So you’re on social media.

How well are you managing your brand?

Whether you’re on LinkedIn, Facebook, Twitter, blogs or anything else, you need to realize that every word you write, every picture you share and every connection you make becomes part of your brand.

Here are few tips for actively managing your brand in a way that’s healthy for your career:

1)  Stay engaged. Update, comment, share, tweet or retweet regularly.  When you do, it reminds people that you’re there and often leads them back to your profile.

2) Keep your content aligned with your brand.  If you randomly share anything and everything, you will dilute your brand.  If you’re a tech person, share mostly on tech topics. If you’re a finance person, share mostly on finance. That doesn’t mean you should never color outside the lines but maintain the right balance. A little bit creates interest and dimension. Too much creates confusion.

3) Like, comment on or share content of others with relevant content.  People appreciate it when you share what they say and bring attention to their brand. If they like your content, they may reciprocate.

☆ ☆ ☆ ☆

**Prompt**
In the social media branding tips, what does too much sharing outside your main topic create?

**Supplied records**

☆ ☆ ☆ ☆

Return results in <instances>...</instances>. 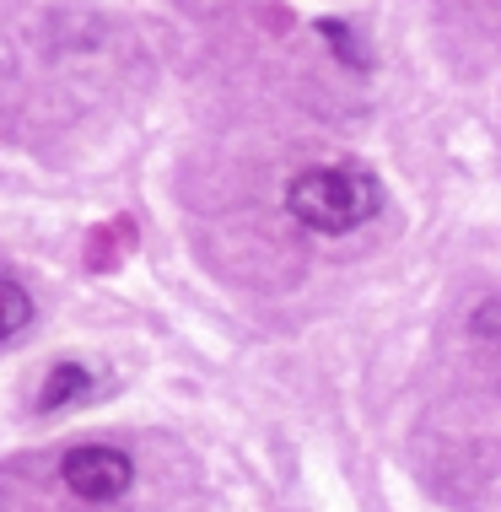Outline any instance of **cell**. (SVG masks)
Returning <instances> with one entry per match:
<instances>
[{
	"instance_id": "1",
	"label": "cell",
	"mask_w": 501,
	"mask_h": 512,
	"mask_svg": "<svg viewBox=\"0 0 501 512\" xmlns=\"http://www.w3.org/2000/svg\"><path fill=\"white\" fill-rule=\"evenodd\" d=\"M383 205V184L367 168H302L286 184V211L318 238H345L361 221H372Z\"/></svg>"
},
{
	"instance_id": "2",
	"label": "cell",
	"mask_w": 501,
	"mask_h": 512,
	"mask_svg": "<svg viewBox=\"0 0 501 512\" xmlns=\"http://www.w3.org/2000/svg\"><path fill=\"white\" fill-rule=\"evenodd\" d=\"M60 480L81 502H119L135 486V459L124 448H108V442H81L60 459Z\"/></svg>"
},
{
	"instance_id": "3",
	"label": "cell",
	"mask_w": 501,
	"mask_h": 512,
	"mask_svg": "<svg viewBox=\"0 0 501 512\" xmlns=\"http://www.w3.org/2000/svg\"><path fill=\"white\" fill-rule=\"evenodd\" d=\"M97 394V372L87 362H60L44 372V389H38V410L54 415V410H71V405H87Z\"/></svg>"
},
{
	"instance_id": "4",
	"label": "cell",
	"mask_w": 501,
	"mask_h": 512,
	"mask_svg": "<svg viewBox=\"0 0 501 512\" xmlns=\"http://www.w3.org/2000/svg\"><path fill=\"white\" fill-rule=\"evenodd\" d=\"M27 324H33V297H27V286H17L11 275H0V345L17 340Z\"/></svg>"
},
{
	"instance_id": "5",
	"label": "cell",
	"mask_w": 501,
	"mask_h": 512,
	"mask_svg": "<svg viewBox=\"0 0 501 512\" xmlns=\"http://www.w3.org/2000/svg\"><path fill=\"white\" fill-rule=\"evenodd\" d=\"M318 38H324V44L340 54L351 71H367V65H372V54H367V44L356 38V27H345L340 17H324V22H318Z\"/></svg>"
},
{
	"instance_id": "6",
	"label": "cell",
	"mask_w": 501,
	"mask_h": 512,
	"mask_svg": "<svg viewBox=\"0 0 501 512\" xmlns=\"http://www.w3.org/2000/svg\"><path fill=\"white\" fill-rule=\"evenodd\" d=\"M469 335L485 345H501V297H485L475 313H469Z\"/></svg>"
}]
</instances>
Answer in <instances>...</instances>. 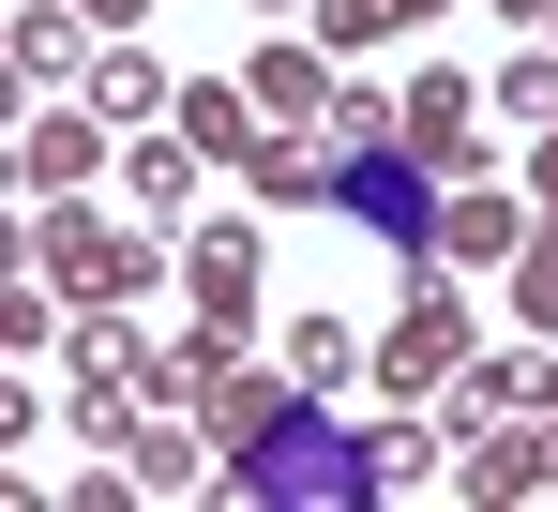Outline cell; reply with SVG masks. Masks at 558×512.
Segmentation results:
<instances>
[{
  "label": "cell",
  "instance_id": "cell-1",
  "mask_svg": "<svg viewBox=\"0 0 558 512\" xmlns=\"http://www.w3.org/2000/svg\"><path fill=\"white\" fill-rule=\"evenodd\" d=\"M227 498H257V512H287V498H392V437L363 452V437L317 423V392H302L257 452H227Z\"/></svg>",
  "mask_w": 558,
  "mask_h": 512
},
{
  "label": "cell",
  "instance_id": "cell-2",
  "mask_svg": "<svg viewBox=\"0 0 558 512\" xmlns=\"http://www.w3.org/2000/svg\"><path fill=\"white\" fill-rule=\"evenodd\" d=\"M15 256H31L76 317H106V302H136V287H151V227H121V211H92V196H46Z\"/></svg>",
  "mask_w": 558,
  "mask_h": 512
},
{
  "label": "cell",
  "instance_id": "cell-3",
  "mask_svg": "<svg viewBox=\"0 0 558 512\" xmlns=\"http://www.w3.org/2000/svg\"><path fill=\"white\" fill-rule=\"evenodd\" d=\"M363 377H377V392H392V407H423V392H453V377H468V302H453V287H438V271H423V287H408L392 317H377V346H363Z\"/></svg>",
  "mask_w": 558,
  "mask_h": 512
},
{
  "label": "cell",
  "instance_id": "cell-4",
  "mask_svg": "<svg viewBox=\"0 0 558 512\" xmlns=\"http://www.w3.org/2000/svg\"><path fill=\"white\" fill-rule=\"evenodd\" d=\"M257 287H272V242H257V211H211V227L182 242V302H196V332H227V346H242Z\"/></svg>",
  "mask_w": 558,
  "mask_h": 512
},
{
  "label": "cell",
  "instance_id": "cell-5",
  "mask_svg": "<svg viewBox=\"0 0 558 512\" xmlns=\"http://www.w3.org/2000/svg\"><path fill=\"white\" fill-rule=\"evenodd\" d=\"M513 407H558V346H544V332H529V346H498V362L468 346V377H453V392H438V423H453V437H483V423H513Z\"/></svg>",
  "mask_w": 558,
  "mask_h": 512
},
{
  "label": "cell",
  "instance_id": "cell-6",
  "mask_svg": "<svg viewBox=\"0 0 558 512\" xmlns=\"http://www.w3.org/2000/svg\"><path fill=\"white\" fill-rule=\"evenodd\" d=\"M453 498H558V407L483 423V437H468V467H453Z\"/></svg>",
  "mask_w": 558,
  "mask_h": 512
},
{
  "label": "cell",
  "instance_id": "cell-7",
  "mask_svg": "<svg viewBox=\"0 0 558 512\" xmlns=\"http://www.w3.org/2000/svg\"><path fill=\"white\" fill-rule=\"evenodd\" d=\"M106 136H121L106 106H46V121L15 136V181H31V196H76V181H106Z\"/></svg>",
  "mask_w": 558,
  "mask_h": 512
},
{
  "label": "cell",
  "instance_id": "cell-8",
  "mask_svg": "<svg viewBox=\"0 0 558 512\" xmlns=\"http://www.w3.org/2000/svg\"><path fill=\"white\" fill-rule=\"evenodd\" d=\"M392 106H408V151H423L438 181H468V167H483V106H468V76H438V61H423Z\"/></svg>",
  "mask_w": 558,
  "mask_h": 512
},
{
  "label": "cell",
  "instance_id": "cell-9",
  "mask_svg": "<svg viewBox=\"0 0 558 512\" xmlns=\"http://www.w3.org/2000/svg\"><path fill=\"white\" fill-rule=\"evenodd\" d=\"M287 407H302V377H287V362H211V392H196V423L227 437V452H257Z\"/></svg>",
  "mask_w": 558,
  "mask_h": 512
},
{
  "label": "cell",
  "instance_id": "cell-10",
  "mask_svg": "<svg viewBox=\"0 0 558 512\" xmlns=\"http://www.w3.org/2000/svg\"><path fill=\"white\" fill-rule=\"evenodd\" d=\"M92 106L121 121V136H151V121H182V76H167L151 46H121V31H106V46H92Z\"/></svg>",
  "mask_w": 558,
  "mask_h": 512
},
{
  "label": "cell",
  "instance_id": "cell-11",
  "mask_svg": "<svg viewBox=\"0 0 558 512\" xmlns=\"http://www.w3.org/2000/svg\"><path fill=\"white\" fill-rule=\"evenodd\" d=\"M182 136H196V151H211V167H242V151L272 136V106H257V90H242V76H182Z\"/></svg>",
  "mask_w": 558,
  "mask_h": 512
},
{
  "label": "cell",
  "instance_id": "cell-12",
  "mask_svg": "<svg viewBox=\"0 0 558 512\" xmlns=\"http://www.w3.org/2000/svg\"><path fill=\"white\" fill-rule=\"evenodd\" d=\"M242 90H257L272 121H317V106H332V46H302V31H272V46L242 61Z\"/></svg>",
  "mask_w": 558,
  "mask_h": 512
},
{
  "label": "cell",
  "instance_id": "cell-13",
  "mask_svg": "<svg viewBox=\"0 0 558 512\" xmlns=\"http://www.w3.org/2000/svg\"><path fill=\"white\" fill-rule=\"evenodd\" d=\"M513 242H529V211H513V196H498V181L468 167L453 196H438V256H513Z\"/></svg>",
  "mask_w": 558,
  "mask_h": 512
},
{
  "label": "cell",
  "instance_id": "cell-14",
  "mask_svg": "<svg viewBox=\"0 0 558 512\" xmlns=\"http://www.w3.org/2000/svg\"><path fill=\"white\" fill-rule=\"evenodd\" d=\"M196 167H211V151H196L182 121H151V136H136V151H121V196H151V211H167V227H182V196H196Z\"/></svg>",
  "mask_w": 558,
  "mask_h": 512
},
{
  "label": "cell",
  "instance_id": "cell-15",
  "mask_svg": "<svg viewBox=\"0 0 558 512\" xmlns=\"http://www.w3.org/2000/svg\"><path fill=\"white\" fill-rule=\"evenodd\" d=\"M392 31H438V0H317V46H332V61H363Z\"/></svg>",
  "mask_w": 558,
  "mask_h": 512
},
{
  "label": "cell",
  "instance_id": "cell-16",
  "mask_svg": "<svg viewBox=\"0 0 558 512\" xmlns=\"http://www.w3.org/2000/svg\"><path fill=\"white\" fill-rule=\"evenodd\" d=\"M76 31H92L76 0H15V76H92V61H76Z\"/></svg>",
  "mask_w": 558,
  "mask_h": 512
},
{
  "label": "cell",
  "instance_id": "cell-17",
  "mask_svg": "<svg viewBox=\"0 0 558 512\" xmlns=\"http://www.w3.org/2000/svg\"><path fill=\"white\" fill-rule=\"evenodd\" d=\"M498 121H558V31H544V46H513V61H498Z\"/></svg>",
  "mask_w": 558,
  "mask_h": 512
},
{
  "label": "cell",
  "instance_id": "cell-18",
  "mask_svg": "<svg viewBox=\"0 0 558 512\" xmlns=\"http://www.w3.org/2000/svg\"><path fill=\"white\" fill-rule=\"evenodd\" d=\"M513 317H529V332H558V211L513 242Z\"/></svg>",
  "mask_w": 558,
  "mask_h": 512
},
{
  "label": "cell",
  "instance_id": "cell-19",
  "mask_svg": "<svg viewBox=\"0 0 558 512\" xmlns=\"http://www.w3.org/2000/svg\"><path fill=\"white\" fill-rule=\"evenodd\" d=\"M287 377H302V392H348V377H363V346L332 332V317H302V332H287Z\"/></svg>",
  "mask_w": 558,
  "mask_h": 512
},
{
  "label": "cell",
  "instance_id": "cell-20",
  "mask_svg": "<svg viewBox=\"0 0 558 512\" xmlns=\"http://www.w3.org/2000/svg\"><path fill=\"white\" fill-rule=\"evenodd\" d=\"M529 196L558 211V121H529Z\"/></svg>",
  "mask_w": 558,
  "mask_h": 512
},
{
  "label": "cell",
  "instance_id": "cell-21",
  "mask_svg": "<svg viewBox=\"0 0 558 512\" xmlns=\"http://www.w3.org/2000/svg\"><path fill=\"white\" fill-rule=\"evenodd\" d=\"M76 15H92V31H136V15H151V0H76Z\"/></svg>",
  "mask_w": 558,
  "mask_h": 512
},
{
  "label": "cell",
  "instance_id": "cell-22",
  "mask_svg": "<svg viewBox=\"0 0 558 512\" xmlns=\"http://www.w3.org/2000/svg\"><path fill=\"white\" fill-rule=\"evenodd\" d=\"M498 15H529V31H544V15H558V0H498Z\"/></svg>",
  "mask_w": 558,
  "mask_h": 512
},
{
  "label": "cell",
  "instance_id": "cell-23",
  "mask_svg": "<svg viewBox=\"0 0 558 512\" xmlns=\"http://www.w3.org/2000/svg\"><path fill=\"white\" fill-rule=\"evenodd\" d=\"M257 15H302V0H257Z\"/></svg>",
  "mask_w": 558,
  "mask_h": 512
},
{
  "label": "cell",
  "instance_id": "cell-24",
  "mask_svg": "<svg viewBox=\"0 0 558 512\" xmlns=\"http://www.w3.org/2000/svg\"><path fill=\"white\" fill-rule=\"evenodd\" d=\"M544 31H558V15H544Z\"/></svg>",
  "mask_w": 558,
  "mask_h": 512
}]
</instances>
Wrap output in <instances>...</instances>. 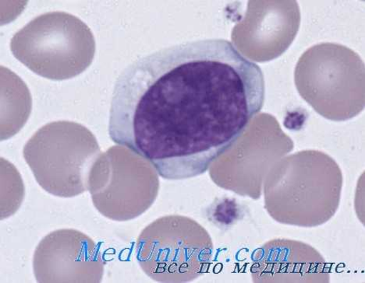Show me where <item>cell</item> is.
Instances as JSON below:
<instances>
[{
  "label": "cell",
  "mask_w": 365,
  "mask_h": 283,
  "mask_svg": "<svg viewBox=\"0 0 365 283\" xmlns=\"http://www.w3.org/2000/svg\"><path fill=\"white\" fill-rule=\"evenodd\" d=\"M11 50L16 60L39 76L63 80L88 68L96 43L88 25L78 16L54 11L36 16L16 32Z\"/></svg>",
  "instance_id": "cell-2"
},
{
  "label": "cell",
  "mask_w": 365,
  "mask_h": 283,
  "mask_svg": "<svg viewBox=\"0 0 365 283\" xmlns=\"http://www.w3.org/2000/svg\"><path fill=\"white\" fill-rule=\"evenodd\" d=\"M264 97L259 65L230 41H190L140 57L121 72L109 135L162 178H192L244 134Z\"/></svg>",
  "instance_id": "cell-1"
},
{
  "label": "cell",
  "mask_w": 365,
  "mask_h": 283,
  "mask_svg": "<svg viewBox=\"0 0 365 283\" xmlns=\"http://www.w3.org/2000/svg\"><path fill=\"white\" fill-rule=\"evenodd\" d=\"M254 282L325 283L329 272L324 257L313 247L300 241L276 239L253 255Z\"/></svg>",
  "instance_id": "cell-8"
},
{
  "label": "cell",
  "mask_w": 365,
  "mask_h": 283,
  "mask_svg": "<svg viewBox=\"0 0 365 283\" xmlns=\"http://www.w3.org/2000/svg\"><path fill=\"white\" fill-rule=\"evenodd\" d=\"M8 85L1 81V140L9 139L24 127L31 110V97L24 82L11 70H6Z\"/></svg>",
  "instance_id": "cell-9"
},
{
  "label": "cell",
  "mask_w": 365,
  "mask_h": 283,
  "mask_svg": "<svg viewBox=\"0 0 365 283\" xmlns=\"http://www.w3.org/2000/svg\"><path fill=\"white\" fill-rule=\"evenodd\" d=\"M105 260L101 247L82 232L62 229L48 234L38 244L33 269L41 283H98Z\"/></svg>",
  "instance_id": "cell-7"
},
{
  "label": "cell",
  "mask_w": 365,
  "mask_h": 283,
  "mask_svg": "<svg viewBox=\"0 0 365 283\" xmlns=\"http://www.w3.org/2000/svg\"><path fill=\"white\" fill-rule=\"evenodd\" d=\"M343 178L338 166L327 172L283 169L264 186L265 209L276 221L301 228H314L334 218L339 206Z\"/></svg>",
  "instance_id": "cell-6"
},
{
  "label": "cell",
  "mask_w": 365,
  "mask_h": 283,
  "mask_svg": "<svg viewBox=\"0 0 365 283\" xmlns=\"http://www.w3.org/2000/svg\"><path fill=\"white\" fill-rule=\"evenodd\" d=\"M212 255L213 243L208 231L184 215L157 219L137 240L140 267L158 282H192L209 270Z\"/></svg>",
  "instance_id": "cell-4"
},
{
  "label": "cell",
  "mask_w": 365,
  "mask_h": 283,
  "mask_svg": "<svg viewBox=\"0 0 365 283\" xmlns=\"http://www.w3.org/2000/svg\"><path fill=\"white\" fill-rule=\"evenodd\" d=\"M89 193L97 210L118 222L145 213L159 194V173L154 166L128 147H111L91 169Z\"/></svg>",
  "instance_id": "cell-5"
},
{
  "label": "cell",
  "mask_w": 365,
  "mask_h": 283,
  "mask_svg": "<svg viewBox=\"0 0 365 283\" xmlns=\"http://www.w3.org/2000/svg\"><path fill=\"white\" fill-rule=\"evenodd\" d=\"M101 149L82 124L57 121L45 124L24 147V159L38 185L48 193L73 198L88 190L91 169Z\"/></svg>",
  "instance_id": "cell-3"
}]
</instances>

☆ ☆ ☆ ☆

**Response**
Confusion.